## KUTIPAN DOKUMEN
☆ ☆ ☆ ☆
Akhir-akhir ini, kasus-kasus
perjudian, seperti judi online, toto
gelap (togel), judi bola, remi, dan sabung ayam, mengalami peningkatan cukup signifikan.
Berdasarkan data Polda Metro Jaya, jumlah kasus perjudian pada 2013 menyentuh
580 kasus sedangkan pada 2014 naik menjadi 1.100 kasus atau sebesar 89,65
persen.
Menyikapi keadaan, aparat
kepolisian ‘blusukan’ mengobrak judi dan menangkap orang-orang yang terlibat di
dalamnya. Akibat ulah mereka, para penjudi harus merasakan pengapnya udara bui.
Fenomena ini menyentil
telinga batin kita yang acap kali abai terhadap problematika sosial. Kita, yang
terlanjur mengidap penyakit egosentrisme tahap akut, menganggap remeh dengan
mengatakan bahwa maraknya perjudian di negeri ini disebabkan rendahnya
moralitas masyarakat. Padahal, dari kasus-kasus perjudian, bisa diambil
hipotesa bahwa ketimpangan sosial yang melanda masyarakat menjadi motif mengapa
orang berjudi.
Perjuangan hidup yang
begitu keras membuat orang-orang kecil berpikir mengambil jalan pintas dengan
mempertaruhkan uang di meja judi. Hal ini tentu saja berbeda dengan orang kaya
dimana berjudi sebagai bagian dari gaya hidup, atau orang Tionghoa yang menggelar
fantan, sik-po, pai-kao, dan mahyong demi berburu kesenangan dan kegiatan
bersama keluarga (Dawis, 2010).
Judi adalah permainan
di mana hasilnya ditentukan oleh kebetulan. Unsur spekulatif inilah yang
menjadi salah satu faktor mengapa judi digandrungi oleh sebagian orang. Ketidakpastian
judi menyebabkan orang untuk selalu mencoba. Ada harap-harap cemas yang selalu
menyertai saat berjudi. Ada semacam garansi bahwa suatu saat seorang penjudi
mampu mewujudkan mimpi yang tak terbeli.
Anehnya, kenisbian judi
menjadi kepastian bagi si penjudi. Di sinilah tercipta oposisi biner antara
relativitas judi dan keyakinan penjudi yang absolut. Sehingga, meskipun tidak menjamin
kepastian, penjudi yakin bahwa judi menjanjikan harapan tentang keberuntungan yang
suatu saat akan diketam.
Bagi orang yang
hidupnya dilingkupi kabut pesimisme, judi merupakan alternatif paling logis. Judi
menjadi jawaban bagi orang-orang bernasib buruk. Judi merepresentasikan ikhtiar
bagi mereka yang bergulat dengan permasalahan klise: ekonomi. Dengan berjudi, target
yang ingin digapai yaitu peningkatan taraf hidup. Dalam konteks inilah judi
memainkan arti penting usaha seseorang dalam meningkatkan status sosialnya. Dengan
demikian, seorang penjudi selalu merasa benar, sebab memanggul cita-cita mulia.
☆ ☆ ☆ ☆
## MATERI YANG DIBERIKAN
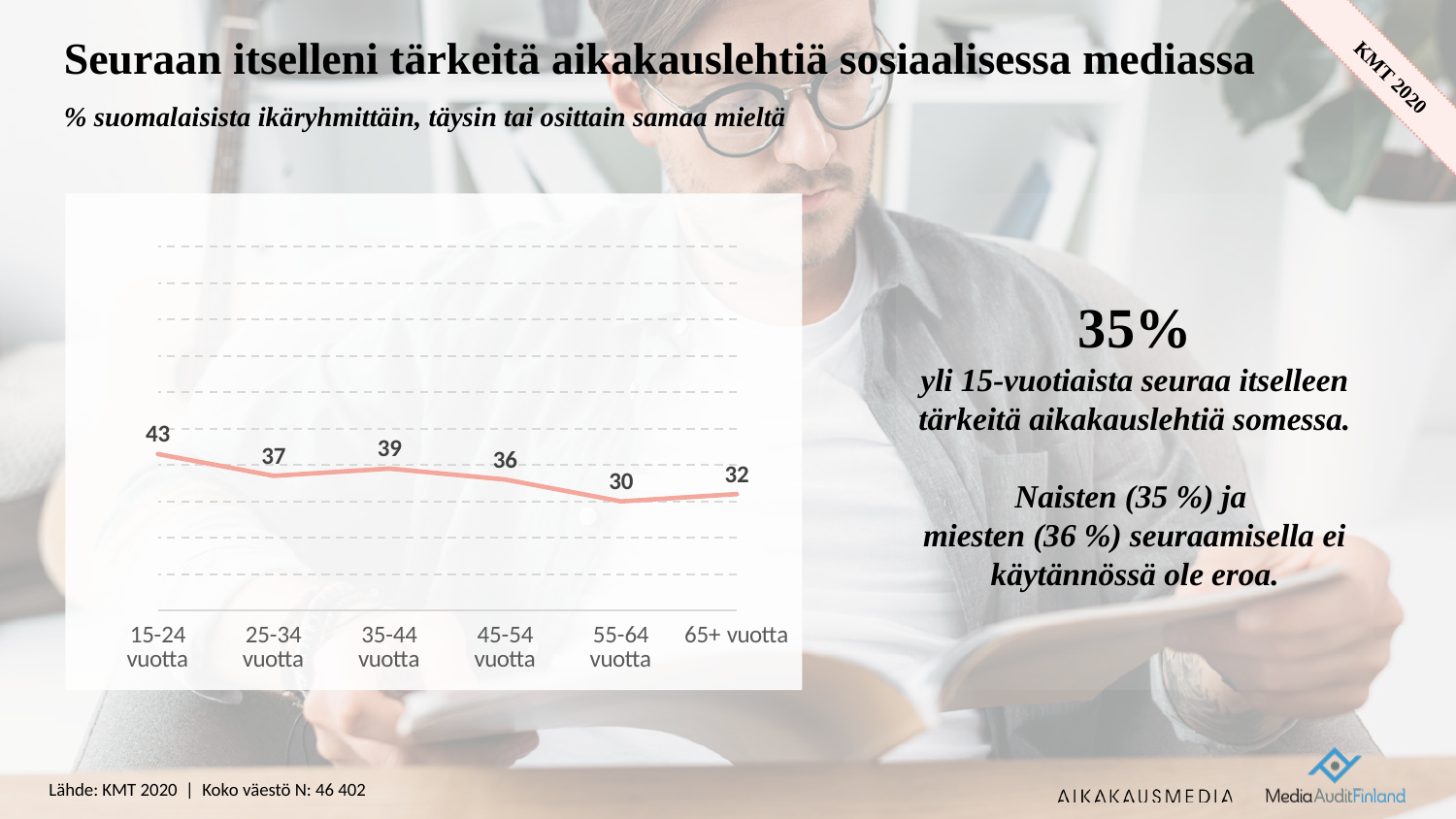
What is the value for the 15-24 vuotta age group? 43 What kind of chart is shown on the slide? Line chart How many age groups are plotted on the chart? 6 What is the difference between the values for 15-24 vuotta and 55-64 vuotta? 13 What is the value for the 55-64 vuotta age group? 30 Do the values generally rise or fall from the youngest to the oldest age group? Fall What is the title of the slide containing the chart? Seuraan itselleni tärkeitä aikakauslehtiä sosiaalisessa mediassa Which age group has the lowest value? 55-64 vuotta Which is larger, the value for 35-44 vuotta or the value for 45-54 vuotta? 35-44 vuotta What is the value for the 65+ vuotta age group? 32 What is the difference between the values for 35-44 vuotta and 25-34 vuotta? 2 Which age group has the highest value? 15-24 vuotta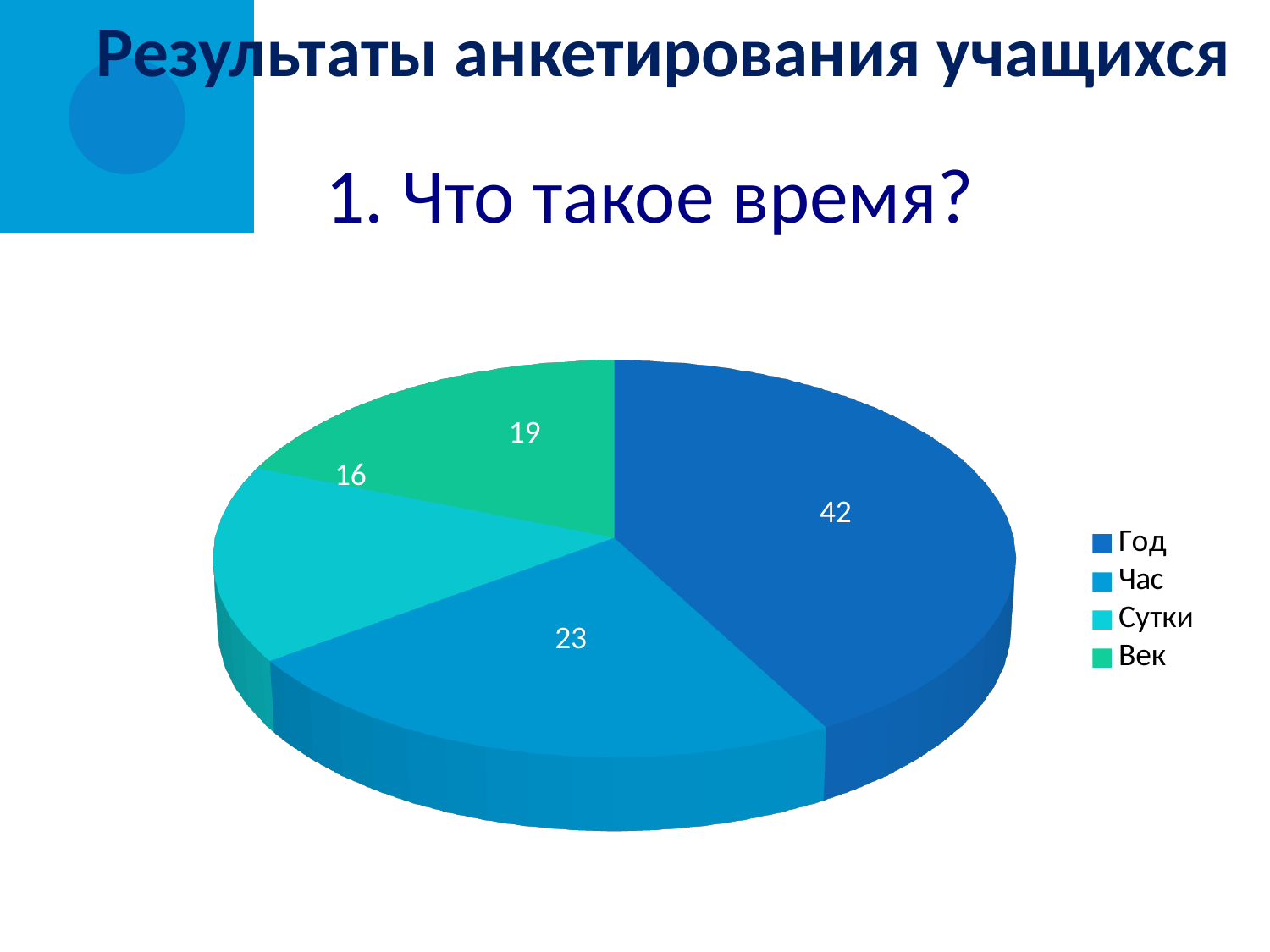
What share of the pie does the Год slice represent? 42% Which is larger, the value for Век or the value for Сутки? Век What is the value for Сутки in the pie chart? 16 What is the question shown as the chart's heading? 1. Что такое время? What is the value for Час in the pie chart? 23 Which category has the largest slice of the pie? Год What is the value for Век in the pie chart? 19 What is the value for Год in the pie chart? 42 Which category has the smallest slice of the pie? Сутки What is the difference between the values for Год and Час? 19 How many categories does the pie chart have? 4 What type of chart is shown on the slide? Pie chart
☆ ☆ ☆ ☆
## RINCIAN TUGAS
Ketik ulang seluruh bagian kutipan dokumen mulai dari "Menyikapi keadaan, aparat" terus sampai "pengapnya udara bui." tanpa mengubah apa pun. Gunakan kutipan dokumen saja sebagai sumber jawaban.

## HASIL TUGAS
Menyikapi keadaan, aparat
kepolisian ‘blusukan’ mengobrak judi dan menangkap orang-orang yang terlibat di
dalamnya. Akibat ulah mereka, para penjudi harus merasakan pengapnya udara bui.